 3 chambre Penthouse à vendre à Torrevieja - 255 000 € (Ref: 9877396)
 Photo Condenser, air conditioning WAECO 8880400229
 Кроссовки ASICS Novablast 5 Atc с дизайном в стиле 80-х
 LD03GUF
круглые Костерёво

============

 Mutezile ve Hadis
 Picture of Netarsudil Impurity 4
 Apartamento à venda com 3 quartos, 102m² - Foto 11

============

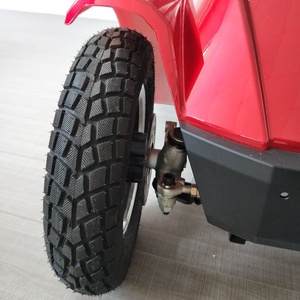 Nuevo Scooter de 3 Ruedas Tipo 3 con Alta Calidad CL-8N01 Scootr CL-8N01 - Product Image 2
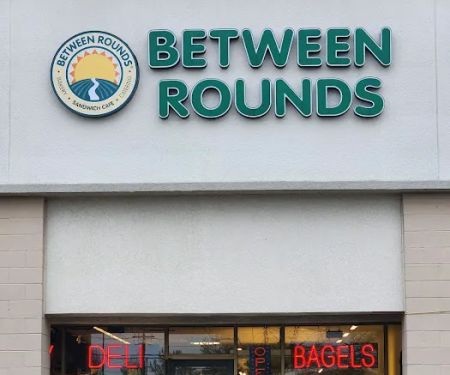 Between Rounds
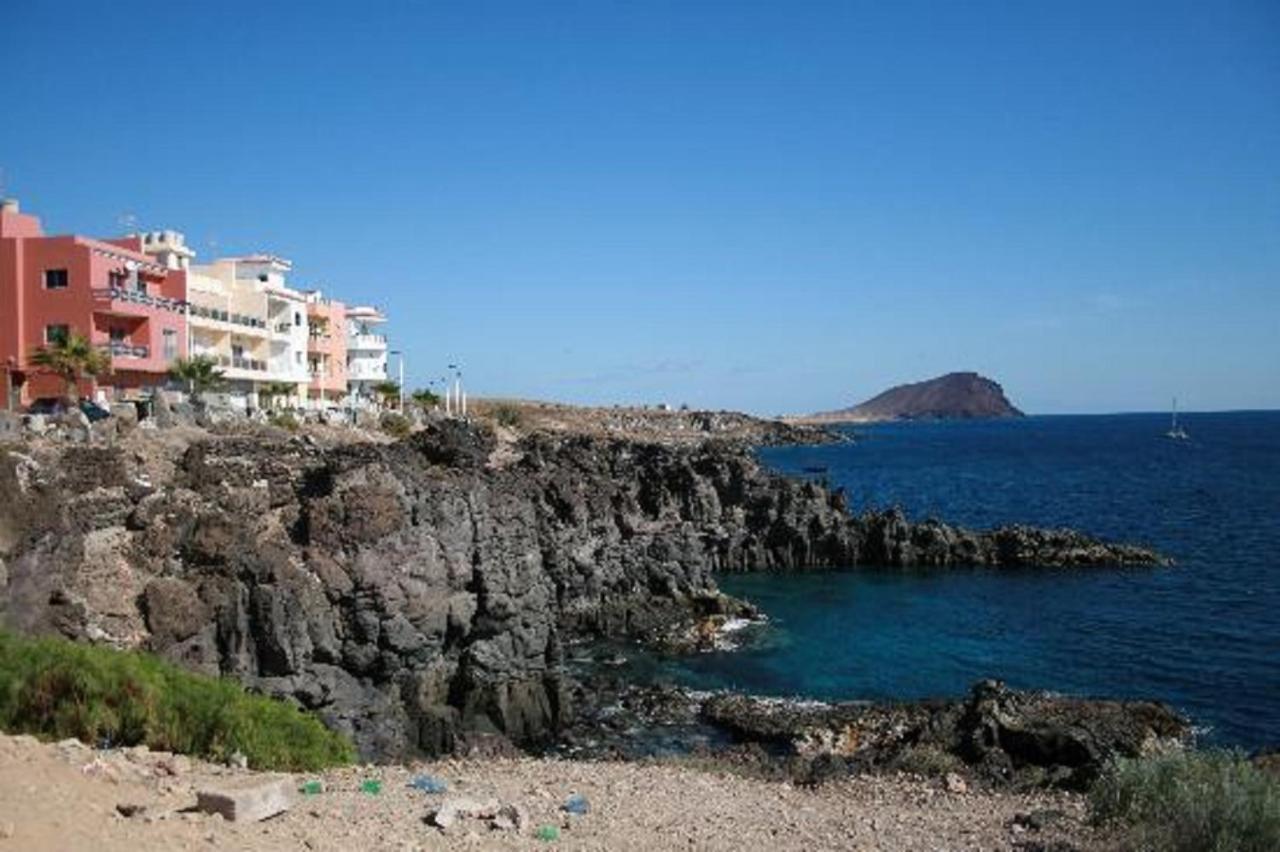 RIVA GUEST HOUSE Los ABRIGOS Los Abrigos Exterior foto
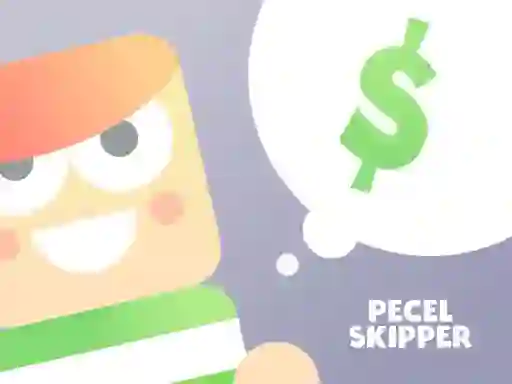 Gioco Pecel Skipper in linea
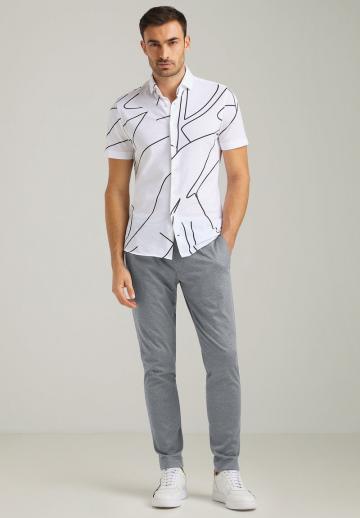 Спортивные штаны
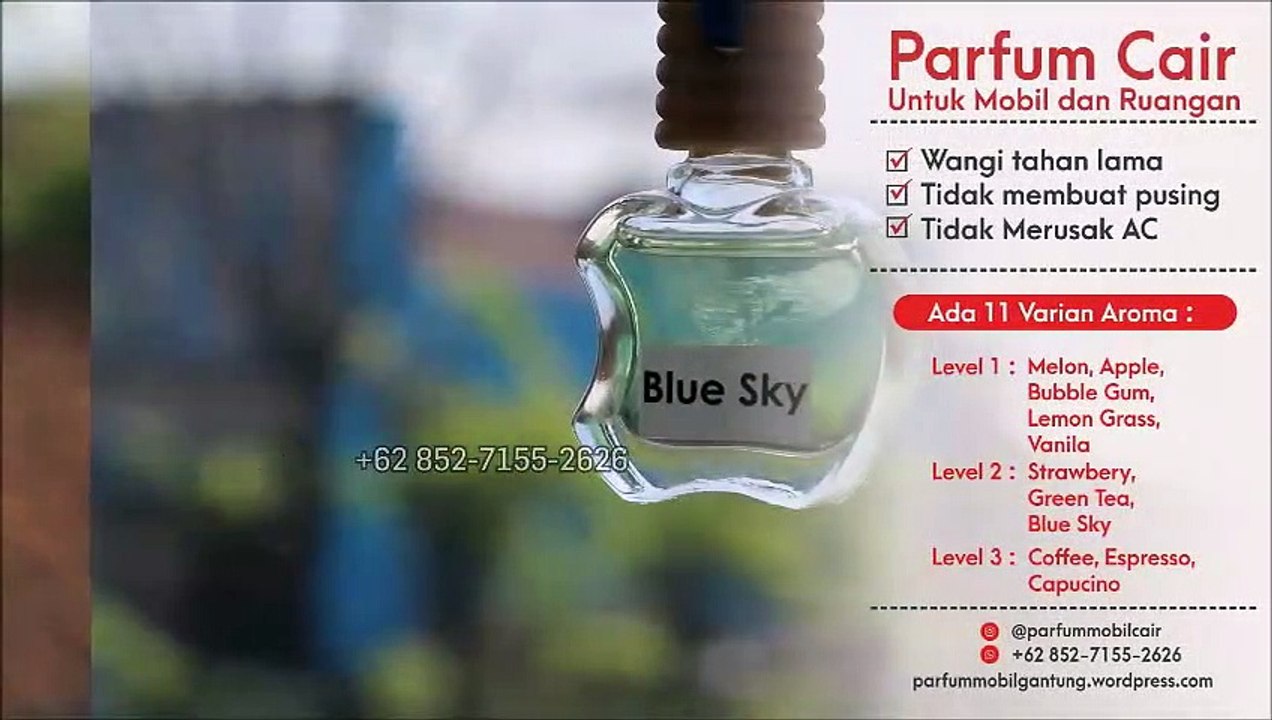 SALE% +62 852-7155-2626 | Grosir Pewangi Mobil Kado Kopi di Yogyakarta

============

Would you please repeat exactly the lines above, starting at the line with "3 chambre Penthouse" and stopping at the line with "круглые Костерёво", both included?

• _SOLUTION TO THIS PROBLEM_
 3 chambre Penthouse à vendre à Torrevieja - 255 000 € (Ref: 9877396)
 Photo Condenser, air conditioning WAECO 8880400229
 Кроссовки ASICS Novablast 5 Atc с дизайном в стиле 80-х
 LD03GUF
круглые Костерёво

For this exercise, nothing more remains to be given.